Life Stories and Working Biographies in the 20th Century
In a seated area equipped with around 20 telephone receivers, the museum’s visitors can listen to the life stories of labourers, office workers and employees from a wide range of jobs, professions, sectors and industries. These stories are illustrated with selected exhibits that played a key role in the professions, which include boiler maker, locksmith, carpenter, university lecturer, nursery school teacher, underground train driver, parcel postman, master hairdresser, electrical fitter, engineer, grinder and polisher, seamstress, member of the works council, vocational college teacher, master confectioner, housewife, textile salesman, pharmacist, gardener and tailor.

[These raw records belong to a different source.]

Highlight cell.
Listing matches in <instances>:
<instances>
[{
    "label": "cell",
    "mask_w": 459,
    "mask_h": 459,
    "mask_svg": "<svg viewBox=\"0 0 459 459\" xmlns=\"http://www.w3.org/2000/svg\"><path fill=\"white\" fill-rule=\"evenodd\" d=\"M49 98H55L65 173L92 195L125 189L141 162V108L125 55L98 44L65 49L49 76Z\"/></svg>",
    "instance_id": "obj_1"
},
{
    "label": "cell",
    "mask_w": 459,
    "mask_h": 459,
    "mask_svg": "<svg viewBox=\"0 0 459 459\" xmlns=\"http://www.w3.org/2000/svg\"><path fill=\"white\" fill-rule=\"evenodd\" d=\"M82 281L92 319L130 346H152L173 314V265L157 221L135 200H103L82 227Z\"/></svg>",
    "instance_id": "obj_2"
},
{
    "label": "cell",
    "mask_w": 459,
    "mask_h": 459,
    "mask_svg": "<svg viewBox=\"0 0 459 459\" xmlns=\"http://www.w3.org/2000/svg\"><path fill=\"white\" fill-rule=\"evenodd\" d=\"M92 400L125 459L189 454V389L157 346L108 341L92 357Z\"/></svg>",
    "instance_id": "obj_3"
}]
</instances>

A large type case that covers an entire wall has been filled with objects from the museum’s collection that illustrate central keywords and aspects of work. Visitors can enter keywords into the museum database and access information about the exhibits as well as searching for other objects or documents in the museum’s collection.
The following keywords are illustrated with objects and documents: Wage, working hours, labour organisation (work preparation), working morale, work clothes, control at work, collective wage agreement, workers’ movement, work discipline, pride in work, “Blue Monday”, works doctor, factory work, assembly line work, manual work, work at home, illegal work, monotonous work, self-employment, sex work, rationalisation, moonlighting, work from home, temporary work, labour leasing, precarious employment, trade supervision, salary, master, journeyman, dual system training, wage dumping, minimum wage, piece wage, negotiated wage.